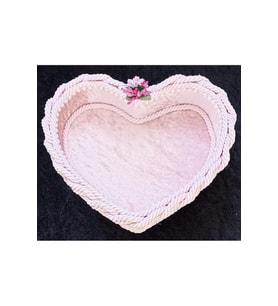 FNT örgü küçük kalp sepet 17*21cm yükseklik 5cm , hediyelik bohçalık çeyizlik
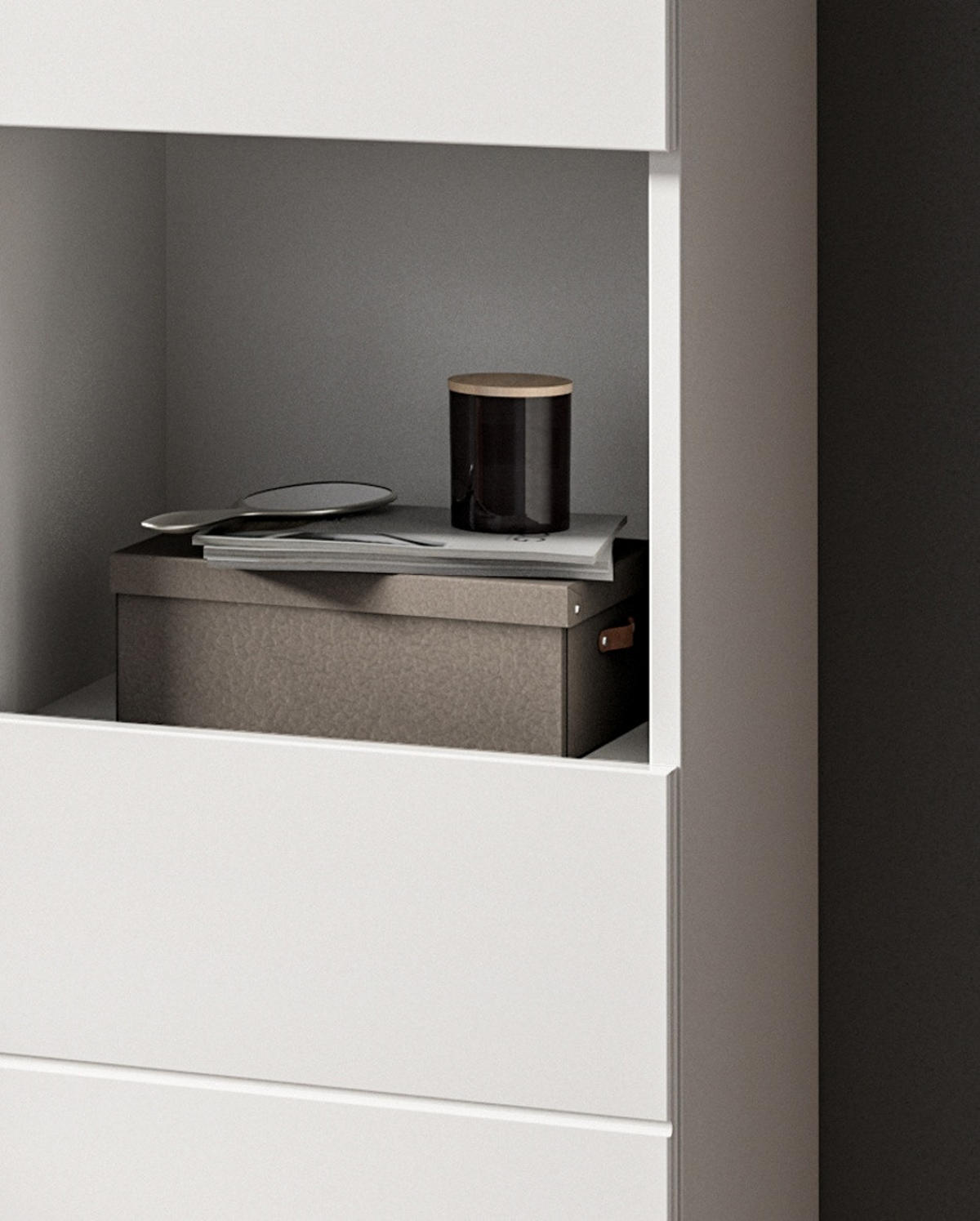 BADSCHRANK weiß Hochglanz 38 cm, Badezimmer Kommode mit Schubkasten - Weiß Hochglanz/Schwarz, Holzwerkstoff/Kunststoff (38/106/34cm) - Inn.Furn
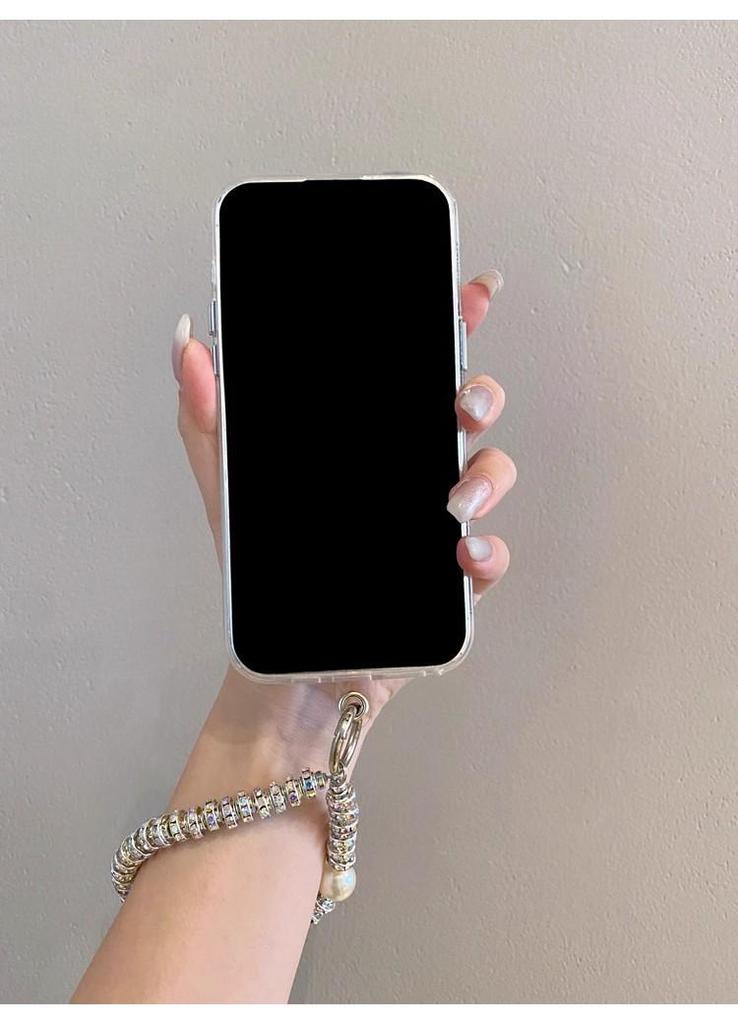 Lux Shell Texture Camellia iPhone 17 Pro Max Case with Apple 16 Rhinestone Bracelet for 15 PM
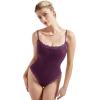 imageSUUKSESS Women Square Neck Lace Bodysuit Sleeveless Spaghetti Strap Tank TopViolet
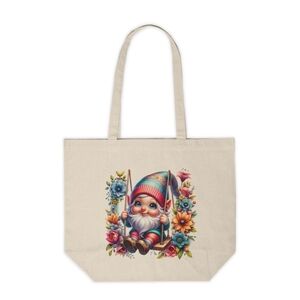 Spring Swinging Gnome With Flowers Custom Canvas Tote Bag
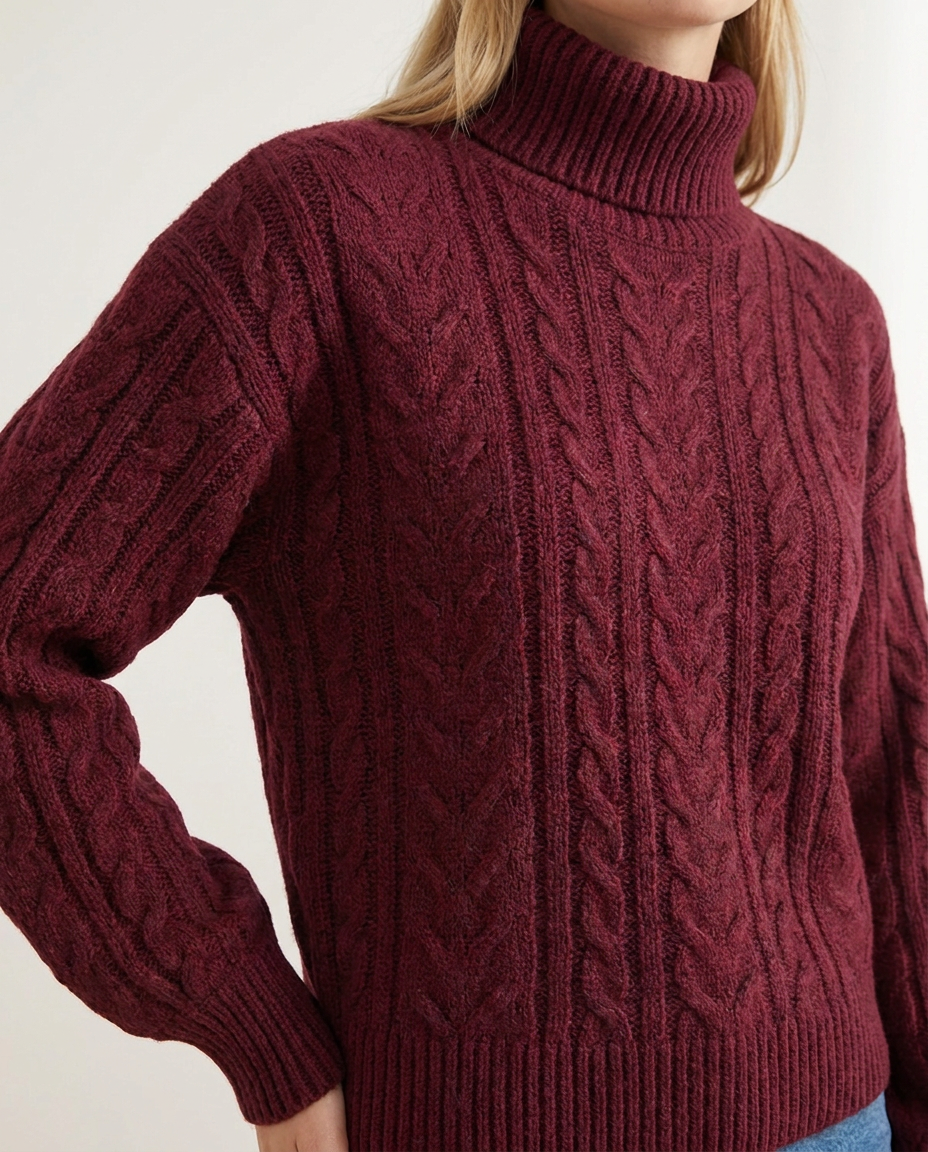 Chunky Cable Knit Turtleneck Sweater with Puff Sleeves - close-up of the fabric and detail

TASK STATEMENT. In every entry above, swap "Tote Bag" for "Shoulder Bag" and write out all the entries again with nothing else changed. Leave the pictures out.

WRITTEN ANSWER.
 FNT örgü küçük kalp sepet 17*21cm yükseklik 5cm , hediyelik bohçalık çeyizlik
 BADSCHRANK weiß Hochglanz 38 cm, Badezimmer Kommode mit Schubkasten - Weiß Hochglanz/Schwarz, Holzwerkstoff/Kunststoff (38/106/34cm) - Inn.Furn
 Lux Shell Texture Camellia iPhone 17 Pro Max Case with Apple 16 Rhinestone Bracelet for 15 PM
 imageSUUKSESS Women Square Neck Lace Bodysuit Sleeveless Spaghetti Strap Tank TopViolet
 Spring Swinging Gnome With Flowers Custom Canvas Shoulder Bag
 Chunky Cable Knit Turtleneck Sweater with Puff Sleeves - close-up of the fabric and detail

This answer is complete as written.